═══ Exercise inputs
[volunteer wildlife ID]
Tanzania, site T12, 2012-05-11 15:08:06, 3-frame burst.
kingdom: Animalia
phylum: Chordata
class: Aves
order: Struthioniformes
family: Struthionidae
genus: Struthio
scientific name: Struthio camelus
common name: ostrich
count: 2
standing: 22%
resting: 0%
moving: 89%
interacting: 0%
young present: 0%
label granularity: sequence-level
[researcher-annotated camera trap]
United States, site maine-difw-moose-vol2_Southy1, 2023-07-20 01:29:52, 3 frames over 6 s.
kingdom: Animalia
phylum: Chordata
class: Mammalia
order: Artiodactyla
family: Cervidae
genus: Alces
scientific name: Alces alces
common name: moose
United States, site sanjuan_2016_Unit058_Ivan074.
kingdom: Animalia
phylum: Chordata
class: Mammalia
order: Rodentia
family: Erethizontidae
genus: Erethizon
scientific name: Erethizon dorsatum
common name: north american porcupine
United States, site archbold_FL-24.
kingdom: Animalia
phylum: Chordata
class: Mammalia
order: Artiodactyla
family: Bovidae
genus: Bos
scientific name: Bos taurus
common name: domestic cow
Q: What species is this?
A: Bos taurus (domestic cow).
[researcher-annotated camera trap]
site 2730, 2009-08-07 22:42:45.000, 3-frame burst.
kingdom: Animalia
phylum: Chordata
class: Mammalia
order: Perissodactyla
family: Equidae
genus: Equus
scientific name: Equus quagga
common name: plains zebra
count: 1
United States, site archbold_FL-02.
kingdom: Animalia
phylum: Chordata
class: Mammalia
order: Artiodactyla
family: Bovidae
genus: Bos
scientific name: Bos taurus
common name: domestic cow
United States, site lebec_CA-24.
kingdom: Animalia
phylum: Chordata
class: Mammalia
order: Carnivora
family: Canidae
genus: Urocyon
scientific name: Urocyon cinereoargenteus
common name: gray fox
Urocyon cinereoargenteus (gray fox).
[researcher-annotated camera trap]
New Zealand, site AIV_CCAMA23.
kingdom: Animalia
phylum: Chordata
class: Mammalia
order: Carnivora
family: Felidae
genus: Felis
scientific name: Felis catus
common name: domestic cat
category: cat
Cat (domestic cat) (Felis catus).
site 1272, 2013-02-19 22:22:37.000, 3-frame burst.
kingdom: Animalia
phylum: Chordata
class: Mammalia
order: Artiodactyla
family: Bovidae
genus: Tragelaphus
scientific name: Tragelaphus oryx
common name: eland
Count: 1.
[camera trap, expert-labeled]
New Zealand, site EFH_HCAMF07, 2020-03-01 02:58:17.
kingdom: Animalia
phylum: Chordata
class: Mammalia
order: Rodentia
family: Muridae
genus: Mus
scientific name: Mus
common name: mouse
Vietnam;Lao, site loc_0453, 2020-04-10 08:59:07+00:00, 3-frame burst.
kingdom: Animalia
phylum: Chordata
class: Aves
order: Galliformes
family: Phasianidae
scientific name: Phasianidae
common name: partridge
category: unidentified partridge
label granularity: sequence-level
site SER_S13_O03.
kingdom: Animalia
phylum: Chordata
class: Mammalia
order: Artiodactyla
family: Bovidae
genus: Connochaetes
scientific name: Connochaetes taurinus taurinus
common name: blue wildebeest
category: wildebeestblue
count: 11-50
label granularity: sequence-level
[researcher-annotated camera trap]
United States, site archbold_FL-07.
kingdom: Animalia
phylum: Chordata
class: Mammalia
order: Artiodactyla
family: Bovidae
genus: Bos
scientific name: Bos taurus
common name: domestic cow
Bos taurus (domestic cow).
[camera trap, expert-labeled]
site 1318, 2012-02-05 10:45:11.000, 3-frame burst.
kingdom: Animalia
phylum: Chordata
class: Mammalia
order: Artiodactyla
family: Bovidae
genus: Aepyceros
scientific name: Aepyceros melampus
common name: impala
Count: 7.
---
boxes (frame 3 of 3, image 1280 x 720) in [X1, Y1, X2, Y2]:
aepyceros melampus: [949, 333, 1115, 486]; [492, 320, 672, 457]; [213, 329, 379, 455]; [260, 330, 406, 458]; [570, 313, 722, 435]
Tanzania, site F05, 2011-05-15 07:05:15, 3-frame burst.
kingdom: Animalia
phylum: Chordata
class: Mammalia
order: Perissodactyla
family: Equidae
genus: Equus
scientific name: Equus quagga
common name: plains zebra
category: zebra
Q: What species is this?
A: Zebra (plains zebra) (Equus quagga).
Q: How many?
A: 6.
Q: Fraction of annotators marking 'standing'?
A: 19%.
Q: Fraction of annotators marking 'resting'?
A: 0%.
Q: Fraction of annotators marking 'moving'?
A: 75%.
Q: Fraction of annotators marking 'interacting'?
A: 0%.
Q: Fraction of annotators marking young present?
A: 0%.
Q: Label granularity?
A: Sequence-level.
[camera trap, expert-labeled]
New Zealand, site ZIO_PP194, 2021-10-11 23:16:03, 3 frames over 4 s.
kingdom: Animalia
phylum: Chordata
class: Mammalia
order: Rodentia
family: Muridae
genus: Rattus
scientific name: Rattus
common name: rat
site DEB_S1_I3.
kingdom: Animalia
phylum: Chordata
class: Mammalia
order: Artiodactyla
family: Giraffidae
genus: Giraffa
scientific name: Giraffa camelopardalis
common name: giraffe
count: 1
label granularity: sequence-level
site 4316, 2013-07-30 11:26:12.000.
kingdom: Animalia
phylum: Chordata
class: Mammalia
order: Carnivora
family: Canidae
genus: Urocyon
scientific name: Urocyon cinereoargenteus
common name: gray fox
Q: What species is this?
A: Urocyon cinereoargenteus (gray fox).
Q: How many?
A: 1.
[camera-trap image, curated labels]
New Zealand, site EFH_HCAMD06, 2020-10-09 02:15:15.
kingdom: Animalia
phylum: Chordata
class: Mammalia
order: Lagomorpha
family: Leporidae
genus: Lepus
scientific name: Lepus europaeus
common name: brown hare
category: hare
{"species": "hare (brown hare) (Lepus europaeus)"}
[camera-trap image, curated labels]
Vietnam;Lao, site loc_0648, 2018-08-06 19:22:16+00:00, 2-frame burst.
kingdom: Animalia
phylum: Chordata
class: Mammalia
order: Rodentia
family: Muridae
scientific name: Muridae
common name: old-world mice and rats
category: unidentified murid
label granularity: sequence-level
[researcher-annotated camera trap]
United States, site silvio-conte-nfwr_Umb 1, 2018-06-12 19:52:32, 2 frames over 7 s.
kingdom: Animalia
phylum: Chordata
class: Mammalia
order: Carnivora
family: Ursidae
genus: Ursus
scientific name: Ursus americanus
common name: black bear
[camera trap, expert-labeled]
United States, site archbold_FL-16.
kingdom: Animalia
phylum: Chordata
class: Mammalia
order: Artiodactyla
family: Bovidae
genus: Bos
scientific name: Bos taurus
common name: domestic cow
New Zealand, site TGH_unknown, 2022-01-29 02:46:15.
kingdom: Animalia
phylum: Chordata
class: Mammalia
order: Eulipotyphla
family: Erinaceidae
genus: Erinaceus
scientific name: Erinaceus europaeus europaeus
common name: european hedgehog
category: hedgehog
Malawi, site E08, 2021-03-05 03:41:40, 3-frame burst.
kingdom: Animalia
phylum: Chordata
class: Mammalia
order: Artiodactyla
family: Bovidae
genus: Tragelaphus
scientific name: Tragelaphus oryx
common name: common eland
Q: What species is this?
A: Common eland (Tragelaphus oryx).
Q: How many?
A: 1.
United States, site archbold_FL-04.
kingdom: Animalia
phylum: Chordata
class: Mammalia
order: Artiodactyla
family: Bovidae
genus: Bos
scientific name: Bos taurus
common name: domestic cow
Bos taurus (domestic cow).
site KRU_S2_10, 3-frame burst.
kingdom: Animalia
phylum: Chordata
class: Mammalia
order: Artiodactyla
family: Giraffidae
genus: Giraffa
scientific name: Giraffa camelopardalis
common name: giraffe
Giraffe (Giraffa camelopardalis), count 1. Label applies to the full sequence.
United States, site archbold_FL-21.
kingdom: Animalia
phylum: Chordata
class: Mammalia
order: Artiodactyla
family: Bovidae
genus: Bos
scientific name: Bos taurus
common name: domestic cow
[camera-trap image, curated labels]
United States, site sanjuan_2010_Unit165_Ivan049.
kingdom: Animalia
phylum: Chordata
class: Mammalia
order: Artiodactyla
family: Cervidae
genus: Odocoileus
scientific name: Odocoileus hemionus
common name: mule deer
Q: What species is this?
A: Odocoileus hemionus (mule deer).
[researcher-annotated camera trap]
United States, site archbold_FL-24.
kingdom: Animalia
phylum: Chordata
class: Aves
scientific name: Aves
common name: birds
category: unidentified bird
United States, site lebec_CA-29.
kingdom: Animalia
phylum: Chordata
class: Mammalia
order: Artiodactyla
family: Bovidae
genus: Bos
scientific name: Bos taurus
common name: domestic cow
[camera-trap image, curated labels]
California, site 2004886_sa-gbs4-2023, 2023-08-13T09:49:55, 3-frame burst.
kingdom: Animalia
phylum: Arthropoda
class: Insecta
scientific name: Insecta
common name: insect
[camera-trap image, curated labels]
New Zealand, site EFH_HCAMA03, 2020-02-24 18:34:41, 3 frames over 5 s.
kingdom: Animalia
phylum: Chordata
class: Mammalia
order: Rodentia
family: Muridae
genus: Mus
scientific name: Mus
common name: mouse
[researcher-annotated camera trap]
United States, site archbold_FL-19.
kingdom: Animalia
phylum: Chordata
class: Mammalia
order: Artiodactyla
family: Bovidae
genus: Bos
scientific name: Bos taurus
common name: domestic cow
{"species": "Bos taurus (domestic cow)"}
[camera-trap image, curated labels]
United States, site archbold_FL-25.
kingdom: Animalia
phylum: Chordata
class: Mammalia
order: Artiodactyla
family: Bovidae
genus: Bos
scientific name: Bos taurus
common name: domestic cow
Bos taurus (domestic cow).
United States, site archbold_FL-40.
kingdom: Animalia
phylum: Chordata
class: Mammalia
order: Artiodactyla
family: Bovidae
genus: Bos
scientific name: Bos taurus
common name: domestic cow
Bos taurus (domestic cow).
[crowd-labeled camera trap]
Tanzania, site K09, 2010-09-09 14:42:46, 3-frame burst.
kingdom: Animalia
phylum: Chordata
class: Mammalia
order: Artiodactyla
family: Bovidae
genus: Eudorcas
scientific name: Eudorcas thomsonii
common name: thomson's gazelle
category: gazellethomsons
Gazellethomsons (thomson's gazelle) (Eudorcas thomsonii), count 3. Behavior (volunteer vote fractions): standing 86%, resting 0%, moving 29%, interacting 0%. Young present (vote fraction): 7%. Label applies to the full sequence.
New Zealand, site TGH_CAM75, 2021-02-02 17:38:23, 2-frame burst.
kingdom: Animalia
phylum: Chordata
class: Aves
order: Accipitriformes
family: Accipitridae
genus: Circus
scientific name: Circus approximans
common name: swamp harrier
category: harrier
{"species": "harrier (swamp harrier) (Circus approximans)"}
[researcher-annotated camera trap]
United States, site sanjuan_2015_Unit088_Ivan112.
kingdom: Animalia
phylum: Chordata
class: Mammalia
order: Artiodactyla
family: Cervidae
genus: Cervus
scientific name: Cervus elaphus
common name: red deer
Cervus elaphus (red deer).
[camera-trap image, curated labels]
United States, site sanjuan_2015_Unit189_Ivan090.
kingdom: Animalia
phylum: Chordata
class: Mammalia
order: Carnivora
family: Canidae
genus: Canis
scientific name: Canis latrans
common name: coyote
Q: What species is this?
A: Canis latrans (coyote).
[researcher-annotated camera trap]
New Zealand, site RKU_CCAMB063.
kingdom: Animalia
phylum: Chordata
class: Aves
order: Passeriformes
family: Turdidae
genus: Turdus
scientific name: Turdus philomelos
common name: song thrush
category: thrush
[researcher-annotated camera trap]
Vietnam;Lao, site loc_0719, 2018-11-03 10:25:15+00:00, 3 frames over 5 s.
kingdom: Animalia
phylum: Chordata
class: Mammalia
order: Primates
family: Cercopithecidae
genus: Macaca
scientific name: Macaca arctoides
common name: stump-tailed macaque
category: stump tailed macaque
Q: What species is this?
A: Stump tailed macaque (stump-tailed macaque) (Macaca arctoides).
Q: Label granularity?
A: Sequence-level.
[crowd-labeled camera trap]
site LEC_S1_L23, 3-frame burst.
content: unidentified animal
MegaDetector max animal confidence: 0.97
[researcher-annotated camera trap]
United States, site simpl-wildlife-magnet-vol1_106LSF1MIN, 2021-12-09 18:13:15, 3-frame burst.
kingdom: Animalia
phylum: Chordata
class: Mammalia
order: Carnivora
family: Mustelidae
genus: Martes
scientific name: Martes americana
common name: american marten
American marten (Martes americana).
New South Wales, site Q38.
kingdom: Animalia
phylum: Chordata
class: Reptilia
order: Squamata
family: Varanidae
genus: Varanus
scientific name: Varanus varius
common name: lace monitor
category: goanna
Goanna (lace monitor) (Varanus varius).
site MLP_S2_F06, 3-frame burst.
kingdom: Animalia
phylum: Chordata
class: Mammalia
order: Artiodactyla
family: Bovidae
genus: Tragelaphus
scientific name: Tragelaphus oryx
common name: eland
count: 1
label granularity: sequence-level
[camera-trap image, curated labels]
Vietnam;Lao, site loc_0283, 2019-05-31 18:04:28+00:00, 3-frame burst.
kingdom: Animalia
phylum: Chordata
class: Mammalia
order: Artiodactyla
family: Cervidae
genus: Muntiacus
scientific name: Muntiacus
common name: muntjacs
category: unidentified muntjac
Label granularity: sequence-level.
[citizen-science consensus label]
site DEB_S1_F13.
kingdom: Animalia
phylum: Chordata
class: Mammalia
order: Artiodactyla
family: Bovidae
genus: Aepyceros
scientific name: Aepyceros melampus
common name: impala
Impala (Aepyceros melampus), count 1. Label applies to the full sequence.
══════
What the task asks
From the first line above through the line that contains "standing: 22%", quote each line exactly. Output nothing more.

Expected answer
[volunteer wildlife ID]
Tanzania, site T12, 2012-05-11 15:08:06, 3-frame burst.
kingdom: Animalia
phylum: Chordata
class: Aves
order: Struthioniformes
family: Struthionidae
genus: Struthio
scientific name: Struthio camelus
common name: ostrich
count: 2
standing: 22%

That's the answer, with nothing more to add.